Axis Communications, the Swedish maker of high end security cameras (up to $1,000 each), announced patches to seven vulnerabilities that affect almost 400 camera models.
Axis is not some cheap Chinese knockoff; these are well respected cameras used in businesses the world over.
The vulnerabilities, discovered by the security firm VDOO, comes with in depth documentation and proof of concept code for all of the kiddie hackers to copy.
The vulnerabilities, used in combination, allow an attacker to take over a camera knowing only it’s IP address and not needing the password.
If the camera has a public IP address and is not meant for public consumption, these flaws would allow a hacker to bypass the security that the owner put in place and look at whatever the camera is pointed at, in real time.
So what do you do?
One more time, this is an example of the Internet of Things at its most challenging.
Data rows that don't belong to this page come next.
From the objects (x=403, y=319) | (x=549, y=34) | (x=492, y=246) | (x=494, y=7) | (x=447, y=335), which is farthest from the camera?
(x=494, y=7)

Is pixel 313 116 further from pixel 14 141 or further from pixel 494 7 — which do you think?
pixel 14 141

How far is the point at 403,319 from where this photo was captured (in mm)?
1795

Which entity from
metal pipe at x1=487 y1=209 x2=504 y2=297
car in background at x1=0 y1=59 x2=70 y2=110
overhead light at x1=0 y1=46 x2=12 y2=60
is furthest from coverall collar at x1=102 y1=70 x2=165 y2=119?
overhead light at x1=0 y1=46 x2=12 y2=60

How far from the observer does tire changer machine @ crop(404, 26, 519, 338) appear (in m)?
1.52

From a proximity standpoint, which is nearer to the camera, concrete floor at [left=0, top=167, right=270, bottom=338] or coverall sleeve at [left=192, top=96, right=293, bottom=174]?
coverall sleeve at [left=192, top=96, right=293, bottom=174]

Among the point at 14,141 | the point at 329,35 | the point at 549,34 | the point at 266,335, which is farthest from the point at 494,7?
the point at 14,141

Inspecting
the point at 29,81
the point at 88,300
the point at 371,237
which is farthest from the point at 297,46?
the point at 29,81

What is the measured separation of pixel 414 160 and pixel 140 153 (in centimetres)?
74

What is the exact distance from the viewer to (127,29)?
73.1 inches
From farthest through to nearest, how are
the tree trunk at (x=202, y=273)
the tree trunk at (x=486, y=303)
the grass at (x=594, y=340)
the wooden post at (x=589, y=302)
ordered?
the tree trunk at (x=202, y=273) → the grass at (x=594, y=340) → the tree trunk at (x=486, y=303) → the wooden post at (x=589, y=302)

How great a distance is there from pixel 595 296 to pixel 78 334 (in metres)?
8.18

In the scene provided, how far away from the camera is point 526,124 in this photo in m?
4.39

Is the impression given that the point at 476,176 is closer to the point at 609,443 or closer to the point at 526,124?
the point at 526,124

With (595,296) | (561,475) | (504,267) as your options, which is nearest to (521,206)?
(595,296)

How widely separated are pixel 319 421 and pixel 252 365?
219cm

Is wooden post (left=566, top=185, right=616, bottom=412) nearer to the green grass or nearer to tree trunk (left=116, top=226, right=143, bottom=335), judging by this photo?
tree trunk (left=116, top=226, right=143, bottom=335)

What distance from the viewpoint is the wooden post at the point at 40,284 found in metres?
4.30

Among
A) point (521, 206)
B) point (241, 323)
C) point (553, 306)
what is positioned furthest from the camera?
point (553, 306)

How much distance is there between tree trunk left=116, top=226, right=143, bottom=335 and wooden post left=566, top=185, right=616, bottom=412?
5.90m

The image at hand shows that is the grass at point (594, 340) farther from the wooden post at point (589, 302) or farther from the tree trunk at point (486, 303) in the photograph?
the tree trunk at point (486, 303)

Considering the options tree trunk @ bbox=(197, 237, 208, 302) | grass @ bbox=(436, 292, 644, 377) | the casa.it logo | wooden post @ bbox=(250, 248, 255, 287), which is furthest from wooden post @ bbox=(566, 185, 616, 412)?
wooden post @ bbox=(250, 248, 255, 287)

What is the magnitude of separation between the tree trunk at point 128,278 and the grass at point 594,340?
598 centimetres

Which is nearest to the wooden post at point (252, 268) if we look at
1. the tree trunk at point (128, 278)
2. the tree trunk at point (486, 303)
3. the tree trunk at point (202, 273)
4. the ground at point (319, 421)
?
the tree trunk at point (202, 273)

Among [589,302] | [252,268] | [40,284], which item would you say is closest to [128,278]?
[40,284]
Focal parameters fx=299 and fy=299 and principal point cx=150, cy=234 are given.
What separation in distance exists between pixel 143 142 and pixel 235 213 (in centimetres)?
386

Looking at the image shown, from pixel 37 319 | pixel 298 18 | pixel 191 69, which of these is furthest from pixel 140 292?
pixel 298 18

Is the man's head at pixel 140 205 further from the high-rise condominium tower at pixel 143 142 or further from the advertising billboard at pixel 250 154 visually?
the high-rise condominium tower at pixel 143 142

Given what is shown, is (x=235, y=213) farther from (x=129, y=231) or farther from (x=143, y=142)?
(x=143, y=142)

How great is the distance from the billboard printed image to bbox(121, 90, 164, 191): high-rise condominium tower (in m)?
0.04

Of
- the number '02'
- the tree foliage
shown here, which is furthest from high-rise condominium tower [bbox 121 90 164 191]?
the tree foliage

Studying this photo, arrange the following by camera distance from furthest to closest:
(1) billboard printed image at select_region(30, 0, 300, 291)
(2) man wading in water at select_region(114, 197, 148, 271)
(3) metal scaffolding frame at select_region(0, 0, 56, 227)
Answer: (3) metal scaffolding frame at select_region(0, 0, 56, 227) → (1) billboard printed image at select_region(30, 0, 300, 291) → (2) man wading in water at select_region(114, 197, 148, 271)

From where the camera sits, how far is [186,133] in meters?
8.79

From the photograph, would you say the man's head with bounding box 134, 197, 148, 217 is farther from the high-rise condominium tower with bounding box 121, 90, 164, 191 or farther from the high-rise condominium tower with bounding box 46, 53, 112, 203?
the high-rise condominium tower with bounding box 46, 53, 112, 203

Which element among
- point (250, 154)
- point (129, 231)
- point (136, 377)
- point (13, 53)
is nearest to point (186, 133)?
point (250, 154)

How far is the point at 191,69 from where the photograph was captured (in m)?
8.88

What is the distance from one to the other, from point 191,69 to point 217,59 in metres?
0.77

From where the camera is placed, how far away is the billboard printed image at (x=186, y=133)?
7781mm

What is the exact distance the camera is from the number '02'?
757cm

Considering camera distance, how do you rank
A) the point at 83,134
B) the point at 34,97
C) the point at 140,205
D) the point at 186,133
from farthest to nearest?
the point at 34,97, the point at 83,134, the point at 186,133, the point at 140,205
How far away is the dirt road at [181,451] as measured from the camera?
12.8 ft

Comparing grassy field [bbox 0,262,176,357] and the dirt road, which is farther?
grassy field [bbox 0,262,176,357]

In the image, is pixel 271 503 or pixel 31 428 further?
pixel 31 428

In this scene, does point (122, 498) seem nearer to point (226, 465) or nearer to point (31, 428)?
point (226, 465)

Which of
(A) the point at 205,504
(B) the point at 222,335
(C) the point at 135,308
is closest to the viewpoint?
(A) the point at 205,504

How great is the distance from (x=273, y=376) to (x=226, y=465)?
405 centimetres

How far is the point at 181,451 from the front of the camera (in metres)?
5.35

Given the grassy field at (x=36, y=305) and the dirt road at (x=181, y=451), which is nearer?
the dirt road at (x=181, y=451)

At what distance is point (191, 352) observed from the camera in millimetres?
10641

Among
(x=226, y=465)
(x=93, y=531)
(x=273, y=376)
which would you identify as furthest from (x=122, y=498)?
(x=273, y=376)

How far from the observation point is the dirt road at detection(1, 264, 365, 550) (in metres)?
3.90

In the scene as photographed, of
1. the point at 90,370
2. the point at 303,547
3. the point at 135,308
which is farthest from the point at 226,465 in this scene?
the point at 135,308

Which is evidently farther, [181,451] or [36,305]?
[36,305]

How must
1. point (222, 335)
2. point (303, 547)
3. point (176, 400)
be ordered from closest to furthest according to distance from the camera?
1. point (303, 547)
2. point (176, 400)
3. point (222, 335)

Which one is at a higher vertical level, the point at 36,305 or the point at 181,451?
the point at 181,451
Most companies do not have a patch regimen for IoT devices.
In fact, most companies don’t even check for firmware updates for IoT devices on a regular basis,
This is like PCs 10 years ago.
So, the first step is to inventory all of your IoT devices and keep the inventory current.
Step 2 is to set up a protocol for checking for firmware updates at least monthly. Since IoT devices could be a dishwasher, TV and refrigerator, you will likely be checking with multiple different manufacturers to find all the patches.
Finally, the last step is to set up a protocol to patch your smart coffee maker and security cameras whenever new firmware is available.
Definitely a pain in the <bleep>, but necessary.